Reggio Emilia – The environment is the ‘third’ teacher

Reggio Emilia educational approach and philosophy insists that children learn readily from their environment, and there for the environment is the ‘third’ teacher. I’m assuming that the teachers/parents and the child themselves are the first and second teachers.

So much has been written about this educational approach that I posted links to information below. You might wonder what an instructional designer is doing by focusing on pedagogy rather than adult learning theory. Perhaps it’s a result of my own efforts to deconstruct myself as a learner to better understand the subject of how to teach not just children but everyone regardless of their age. Next, I need to understand learning from the perspectives of others.

Also, I have this hunch that really building people who are ‘creative-workers’ takes more than just giving them internet access and the opportunities to collaborate. We need to think about how to raise these workers from the ground up. True businesses do fund a lot of educational events, but does it ever occur to them that helping people grow in understanding alternative ways of thinking starts from lessons you learn at a very young age?

I don’t believe that Reggio Emilia is the one and only approach to education. It’s an example of a model that is ideal. However, I believe that one of the cornerstones of a good education must be to provide learners with examples of learning that promote them to ask questions of their learning? To ask questions about what they observe and to learn from their environment. Yes, yes, yes… they still have to memorize times tables and Latin and Greek roots. Because naturally these are tools for learning. The focus should be on making connections with the rote learning and tools and application in the real world. Not just with storybook math problems about people taking trains and making connections. Children should be provided with opportunities to create their own story problems from their own experiences. True, the teacher still has to be an active guide helping these children achieve their questions and their answers (when possible). Teachers should take the role of post-modern mini-Socrates.

Not that this is the only example of this, but building a website offers children the opportunity to learn and apply knowledge and skills. Can you see where the language-arts, math, art, teambuilding skills are applied through these questions? The list below is just a start.

  • Who is going to do the work?
  • How will we divide the work?
  • How will we work together and follow needed schedules to accomplish our work?
  • What is our subject matter? Why is it important to us?
  • How will we produce the written content?
  • What standards will we hold for the written content?
  • What sizes (in inches/pixels) do we want for our webpages?
  • How do we reduce images that we find so they fit here proportionally?
  • What colors should we use?

What is Reggio Emilia?

Read More…

Side note and commentary – One of the things that frustrates me about education in general in our country is we (unintentionally) beat the desire to learn and explore out of students with the fundamental structuralist nature of or education approaches/systems.

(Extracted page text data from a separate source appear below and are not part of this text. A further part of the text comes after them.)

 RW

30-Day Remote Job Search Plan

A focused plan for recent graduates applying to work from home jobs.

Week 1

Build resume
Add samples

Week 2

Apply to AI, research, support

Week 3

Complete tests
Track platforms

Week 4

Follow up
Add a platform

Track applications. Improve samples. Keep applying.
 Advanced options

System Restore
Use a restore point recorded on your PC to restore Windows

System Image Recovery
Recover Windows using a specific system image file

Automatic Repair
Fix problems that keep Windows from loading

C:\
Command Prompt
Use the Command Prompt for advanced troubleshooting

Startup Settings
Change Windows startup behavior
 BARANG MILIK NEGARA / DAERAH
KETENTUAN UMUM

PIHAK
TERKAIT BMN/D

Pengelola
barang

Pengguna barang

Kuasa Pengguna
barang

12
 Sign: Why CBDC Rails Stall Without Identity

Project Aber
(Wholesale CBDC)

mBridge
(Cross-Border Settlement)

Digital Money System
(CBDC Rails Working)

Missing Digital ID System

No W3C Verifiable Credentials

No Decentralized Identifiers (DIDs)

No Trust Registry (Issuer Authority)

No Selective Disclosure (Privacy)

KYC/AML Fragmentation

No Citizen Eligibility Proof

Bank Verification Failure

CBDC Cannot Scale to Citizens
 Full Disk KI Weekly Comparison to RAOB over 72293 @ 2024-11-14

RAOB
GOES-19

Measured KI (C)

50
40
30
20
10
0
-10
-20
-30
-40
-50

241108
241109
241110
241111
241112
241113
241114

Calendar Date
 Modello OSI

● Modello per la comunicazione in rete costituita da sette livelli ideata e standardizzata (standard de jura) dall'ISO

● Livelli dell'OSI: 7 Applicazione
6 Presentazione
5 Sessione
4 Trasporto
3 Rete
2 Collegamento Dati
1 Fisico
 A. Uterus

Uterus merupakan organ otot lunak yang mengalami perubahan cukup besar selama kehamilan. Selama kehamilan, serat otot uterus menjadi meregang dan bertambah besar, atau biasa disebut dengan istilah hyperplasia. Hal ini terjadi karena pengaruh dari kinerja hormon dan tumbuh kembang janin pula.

There’s so much emphasis on promoting creativity and the free flow of learning with younger children, but then how do we keep this going as children get older. Or do we hope that children have life-shaping experiences that cement the love of learning for them?

Links and Resources (some to start):

Reggio Emilia overview and links to books on the subject

Unpacking Observation and Documentation: Experiences from Italy, Sweden, and Australia *(Collected Works) – a collection of articles which includes observations by Gunila Danberg on an attempt to adopt Reggio Emilia practices in Swedish Schools. Some of the observations on being adaptive and making sure that a school/culture approaches R.E. to fit and involve “the whole organization” is important. Also, this paper treats some key questions in applying Reggio Emilia (and any other approach) in shaping a child’s learning and success at learning, do we refer to the ‘ideal’ pedagogical model of the child? How does this restrict us in educating the child?

Aesthetic Codes in Early Childhood Classrooms: What Art Educators Can Learn from Reggio Emilia* (Article)

Discovering Regio Emilia, Building Connections Between Learning and Art *(Paper)

*Available thru ERIC

2 Responses to “Reggio Emilia – The environment is the ‘third’ teacher”


  1. 1 Jan Zeiger August 24, 2007 at 8:09 pm

    Yeah, it’s actually getting worse. Even many kindergarten classes this day focus on comforming and academics rather than social skills and creative thinking.

  2. 2 nkilkenny August 26, 2007 at 3:33 pm

    Conforming huh… sounds like a politicians ideal society. Though I think that some of the I’m special messages are good for children, I think that they sometimes are overplayed. How about I’m fundamentally special, but to be something really extraordinary I’ve got to work at it.